Hiking the John Muir Trail: The Range of Light
By: Marylene Coutret
I woke up to the cheerful babbling of the stream. The cold bit my cheeks and nose, contrasting with the warmth of my sleeping bag. As I stretched and took a deep breath, I caught a whiff of the fresh coniferous fragrance emanating from the tall pine trees around. In the background, the massive granite peaks stood majestically, crowned with gold by the light of the rising sun.
The John Muir Trail, named in honour of the famous naturalist, is considered by many as the most beautiful Trail in the USA. Waking up that morning at Piute Creek, I couldn't agree more: The John Muir Trail is a real gem through the Sierra Nevada Mountain Range of California.
Starting from Happy Isles in Yosemite Valley and ending at the summit of Mt Whitney, the John Muir Trail coincides with a section of the 4240Km long Pacific Crest Trail.
For permit reasons, my friend and I started from Lyell Canyon (Tuolumne Meadows.) Permits are indeed required to hike the JMT and are in high demand. It is recommended to plan well ahead as wilderness permits are under a quota system limiting the number of hikers on the trail (to 45 people per day exiting Yosemite via Donahue Pass) and thus preserving the environment.
The optimal time to hike the JMT is from July to September. We started on the 30th of August and reached Mt Whitney the 16th of September.
The first nine days of our hike were blessed with perfect conditions. We could take our time enjoying the sweeping view from the rocky top of high passes such as Silver Pass or Seldon Pass. The predominant grey colour of the granite, scattered with dark green thicket of trees and bejewelled by glistening lakes stood out from a vivid blue sky.

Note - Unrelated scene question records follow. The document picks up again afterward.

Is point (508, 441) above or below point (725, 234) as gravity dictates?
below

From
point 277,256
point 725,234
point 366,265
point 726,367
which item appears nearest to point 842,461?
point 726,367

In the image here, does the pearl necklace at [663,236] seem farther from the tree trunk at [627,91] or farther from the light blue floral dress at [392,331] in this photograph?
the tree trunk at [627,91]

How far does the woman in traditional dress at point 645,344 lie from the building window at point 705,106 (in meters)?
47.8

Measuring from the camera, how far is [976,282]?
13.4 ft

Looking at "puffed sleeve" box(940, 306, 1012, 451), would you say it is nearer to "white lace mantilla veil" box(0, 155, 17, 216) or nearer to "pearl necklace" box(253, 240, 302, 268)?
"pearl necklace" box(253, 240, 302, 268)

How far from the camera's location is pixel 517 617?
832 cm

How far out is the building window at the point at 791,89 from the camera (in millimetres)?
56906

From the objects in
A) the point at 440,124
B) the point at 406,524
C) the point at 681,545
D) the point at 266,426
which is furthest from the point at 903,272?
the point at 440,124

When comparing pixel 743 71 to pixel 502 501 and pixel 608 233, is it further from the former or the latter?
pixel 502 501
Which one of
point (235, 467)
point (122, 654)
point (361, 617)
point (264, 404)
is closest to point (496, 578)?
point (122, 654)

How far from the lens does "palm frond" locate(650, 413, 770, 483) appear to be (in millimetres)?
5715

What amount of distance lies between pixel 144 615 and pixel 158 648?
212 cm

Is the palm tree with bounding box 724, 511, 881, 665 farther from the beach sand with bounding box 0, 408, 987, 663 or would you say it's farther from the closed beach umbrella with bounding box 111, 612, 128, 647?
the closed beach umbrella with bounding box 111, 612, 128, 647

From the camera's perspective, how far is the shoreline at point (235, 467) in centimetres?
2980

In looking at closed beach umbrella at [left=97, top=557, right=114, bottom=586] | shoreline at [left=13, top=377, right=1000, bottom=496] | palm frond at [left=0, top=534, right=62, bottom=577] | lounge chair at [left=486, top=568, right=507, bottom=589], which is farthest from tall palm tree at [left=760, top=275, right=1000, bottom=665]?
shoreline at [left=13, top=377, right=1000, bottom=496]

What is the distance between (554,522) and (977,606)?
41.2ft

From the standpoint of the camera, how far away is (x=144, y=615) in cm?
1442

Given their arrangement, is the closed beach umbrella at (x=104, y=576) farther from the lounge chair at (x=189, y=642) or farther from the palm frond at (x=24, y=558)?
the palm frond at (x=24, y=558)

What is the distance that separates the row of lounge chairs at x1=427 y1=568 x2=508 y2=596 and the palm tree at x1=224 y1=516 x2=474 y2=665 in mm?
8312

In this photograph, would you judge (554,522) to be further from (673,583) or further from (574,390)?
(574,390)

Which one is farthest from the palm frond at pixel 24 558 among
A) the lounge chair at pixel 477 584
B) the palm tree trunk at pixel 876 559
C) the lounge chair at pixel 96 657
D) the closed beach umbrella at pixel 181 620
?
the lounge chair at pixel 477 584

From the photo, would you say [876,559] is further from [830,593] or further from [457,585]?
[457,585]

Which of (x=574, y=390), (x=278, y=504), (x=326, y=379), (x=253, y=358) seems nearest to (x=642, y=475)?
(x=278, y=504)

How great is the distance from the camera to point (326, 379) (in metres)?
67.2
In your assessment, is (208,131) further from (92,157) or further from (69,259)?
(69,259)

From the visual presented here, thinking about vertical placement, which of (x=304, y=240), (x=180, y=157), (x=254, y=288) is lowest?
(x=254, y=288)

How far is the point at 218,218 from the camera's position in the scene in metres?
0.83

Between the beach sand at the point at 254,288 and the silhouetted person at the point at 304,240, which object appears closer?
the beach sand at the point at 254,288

However, on the second half of our through-hike, thunderstorms developed pretty much every day. We had to be "storm smart", starting at sunrise, and reaching our intended camp spot by early afternoon before the storm hit. The most impressive thunderstorm occurred while we camped by Elevation Lake at 3300m of altitude. Our little emergency tarp was barely big enough to hold the two of us. The rain was pounding hard against its thin walls. Numerous bolts of lightning struck the nearby peaks and the thunder resonated as much in our stomachs as in the valleys around. It was awesome, in the original sense of the word.
From then on we always experienced a bit of rain, hail, sleet or snow at night. At Rae Lakes, we woke up to a thick layer of ice covering the lower sides of our tarp.
With a mixed feeling of disappointment and relief from my part, we saw no bears, but we did witness shreds of evidence of their presence in the woods. The JMT is particularly rich in wildlife, especially deer. A doe with her two fawns walked trustfully towards our camp in the Lecomte Valley, glancing curiously at us with no sign of alarm.We encountered as well many friendly marmots, majestic red-tail hawks or perky chipmunks.
The John Muir Trail counts 11 high passes. By the time we reached Sylvester Pass, I had developed legs of steel and a strong mental. It felt like a very special place, being the last and highest pass on the Trail and my first time over 4000m above sea level. But I was about to experience something more memorable and significant: ascending Mt Whitney, the highest peak in the lower 48 States at 4421m of altitude.
We climbed the long switchbacks on the western side of the mountain, then at Trail Crest caught up with a crowd of exhausted day hikers tackling an insane 35Km round trip with an elevation gain of 1860m from Whitney Portal. From there the Trail gradually gained elevation following a well-built trail through a rough terrain of large, angular slabs of granite, passing the "Whitney Windows"- areas where the face of the mountain breaks, offering vertiginous views.
Finally, we reached the summit and signed our names in the log-book at the Smithsonian Institution Shelter. I was thrilled by the moment, the place and its signification. But above all, it was the sheer beauty of the scenery that left me speechless.
The John Muir Trail gave me the strongest, most intimate relationship I have ever had with the wilderness. I fully understand John Muir's fascination for the Sierra Nevada, and would give a lot to spend one more night under the stars in his "the Range of Light."